My lovely 45-year-old daughter, Angie, was diagnosed with pancreatic cancer, and the doctors only gave her two months to live. She had insurance, so when they offered radiation and chemotherapy, she felt hopeful. The doctors admitted it wouldn’t cure her, but it might help relieve any future pain. Well, that poor kid went along with those expensive treatments, but each time she became weaker and her pain got worse. Even though we almost had to carry her in for her last two treatments, her doctor never suggested stopping them until I asked a nurse why Angie looked so much worse than the other, more ambulatory people in the waiting room. She said, “Most patients don’t continue when they are as weak as your daughter. I’ll talk to the doctor.”
The treatments were not terminated until the doctor referred her to people trained in end-of-life issues. His job was to save lives. As sad as the situation was, I felt deeply grateful for these end-of-life counselors. To me, they were angels of mercy. They helped us fill out the forms for Angie’s legal living will and talked to Angie about her desires. Most people don’t realize that the EMTs who arrive if a terminally ill person’s not breathing will use extreme measures to get them breathing again. This can involve cracked ribs and broken bones. Many patients without do-not-resuscitate orders are revived only to find that they are waking to a nightmare. Some end up like Terri Schiavo on life-support machines. Angie’s doctor never discussed things like this with us. He was too busy trying to save lives. He didn’t have time to spend discussing Angie’s dying wishes during his half-hour consultations. He didn’t have the training, either.
The end-of-life counseling we received helped my daughter die the way she wanted to, at home in a bed with Garfield sheets and stuffed monkeys sitting on her pillow. I held her hand when she took her last breath. I feel sad that so many terminally ill patients and their families might not be able to receive end-of-life counseling if we don’t enact health care reform that includes it, and I feel very angry when people call end-of-life counseling “death panels.” As someone who has benefited greatly from trained end-of-life counseling, I think this is, quite literally, a crying shame.
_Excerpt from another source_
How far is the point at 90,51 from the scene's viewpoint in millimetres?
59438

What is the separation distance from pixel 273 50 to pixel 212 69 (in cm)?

As a person who understands what it means to be uninsured, my heart goes out to those who simply can’t afford the ever-rising cost of high premiums. I feel like crying when I hear of patients who have their policies cancelled or those who are getting treatments just because insurance will continue to pay for them. How embarrassing is it to read that our infant mortality rate is higher than in 22 other developed countries? How to explain the fact that though we often hear we “have the best medical care in the world,” the truth is the United States ranks 42nd among the nations of the world in life expectancy?
I understand people’s fears about health-care reform, but it has been coming for many decades. Now is the time to act. This is not about elections or who makes the best president. Without health-care reform that includes some way to rein in the huge profits insurance companies are making, we can almost surely count on our grandchildren living shorter lives than we did. Now how can I explain that to my cute two-year great-granddaughter Cee Cee who thinks the world of me? How can I live with myself if someday I have to admit I was one of those people who opposed the kind of health-care reform that would let her live a long and healthy life? I cannot, will not, let that happen.